[Article contenant des spoils]
Je n'étais pas allé le voir en salle, la bande-annonce m'ayant un peu rebuté : l'humour de répétition sur "c'est pour ça" comme seul programme, semblait-il. Eh bien pas du tout, même si cette répétition va en effet s'avérer un point faible du film, trop exploitée, finissant par devenir lourde. Depuis j'ai vu Le daim, enthousiasmant, et Quentin Dupieux m'apparaît comme une figure singulière du cinéma français.
On retrouve certaines constantes, qui contribuent à forger un style :
- le goût pour les décors vieux jeu d'abord, avec ce bureau de commissariat au plafond improbable, encombré de vieux ordinateurs, l'oeuvre de la compagne de Dupieux, créé dans les locaux du Parti Communiste !
- la fantaisie et l'humour noir, avec ce jeune flic à l'oeil flouté qui se fiche une équerre dans l'autre oeil par exemple ;
- un talent réel pour des dialogues jubilatoires ; ainsi de ce jeu entre le commissaire et son suspect qui consiste à se reprendre sur des expressions (en revanche, les miches, Quentin, ce ne sont pas les seins, j'ai vérifié dans le dico, ce sont les fesses) ;
- la mécanique de l'absurde, avec ces récits en flash back où les personnages du commissariat viennent s'incruster.
Plus qu'au Garde à vue de Claude Miller, dont il reprend la situation de départ, le film évoque Buffet froid de Blier, jusque dans le site de la Défense choisi pour implanter le drame. Et il semble bien que Dupieux ait repris le flambeau, depuis que son aîné ne fait plus que des comédies "poussives" (je dirais : depuis Trop belle pour toi).
Mais laissons de côté cette filiation pour examiner ce que le film a à offrir. C'est d'abord une performance d'acteurs, et Dupieux l'assume pleinement en transformant le film en pièce de théâtre. Mention spéciale à Grégoire Ludig, qui en fait très peu et est toujours juste. Car, de son côté, Poelvoorde cabotine quand même un max. C'est le problème, commun aussi à des Depardieu, Pierre Richard, Huppert, et de nombreux autres : il ne sait plus faire que du Poelvoorde. Et comme tout le monde se pâme... De fait, il maîtrise son "personnage". Ses mimiques évoquent souvent de Funès, mais aussi Piéplu par moments ai-je trouvé.
Toujours est-il que ça fonctionne superbement.

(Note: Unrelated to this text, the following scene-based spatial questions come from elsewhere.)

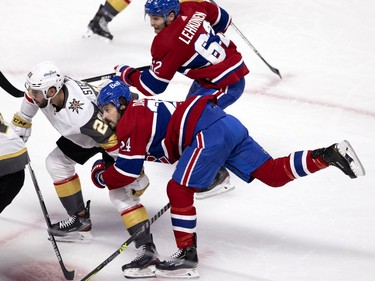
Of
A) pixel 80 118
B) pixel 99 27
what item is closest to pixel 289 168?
pixel 80 118

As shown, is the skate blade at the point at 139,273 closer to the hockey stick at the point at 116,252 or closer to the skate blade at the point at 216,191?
the hockey stick at the point at 116,252

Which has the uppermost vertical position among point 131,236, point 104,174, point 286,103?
point 104,174

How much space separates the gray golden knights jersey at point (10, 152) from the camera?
3490mm

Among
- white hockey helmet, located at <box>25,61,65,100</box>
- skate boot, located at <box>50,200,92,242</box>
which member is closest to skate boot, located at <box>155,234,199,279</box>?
skate boot, located at <box>50,200,92,242</box>

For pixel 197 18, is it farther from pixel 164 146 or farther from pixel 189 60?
pixel 164 146

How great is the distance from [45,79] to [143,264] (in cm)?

On ne s'ennuie pas, même quand Buron dit qu'il s'ennuie au récit de Fugain (moustache comme Michel F., encore un clin d'oeil vieux jeu). Le récit progresse bien, et Dupieux fait évoluer avec talent la répétition de ses gags (sauf le "c'est pour ça" comme on l'a dit). Cela nous vaut quelques belles idées, comme cette ouverture sur un orchestre dirigé par un chef en slip que poursuit la police. Ou ces deux mensonges en miroir de Buron et Fugain pour gagner le concours de celui qui a eu le plus faim. Ou encore cette équipe de "bras cassés" pris au pied de la lettre, avec un borgne, un estropié, et un commissaire qui fume par un trou dans son corps !
Certains effets marchent moins bien, je pense à Buron sentant le briquet et déclarant "ça sent le cochon fumé" (on le sent trop arriver). Et surtout la fin est un peu en-dessous du huis clos si superbement orchestré. Le coup de "c'était une pièce de théâtre", passe encore, mais la discussion au resto après... Dupieux est toujours sur une ligne de crête, et ce qu'il fait peut facilement basculer dans le lourdingue. Un pari, plutôt sympathique, mais qui n'est pas toujours gagné. Ni franchement "poussif" (le mot est trop fort) ni franchement "génial" (moins que les premiers films de Blier), mais à coup sûr talentueux et inventif.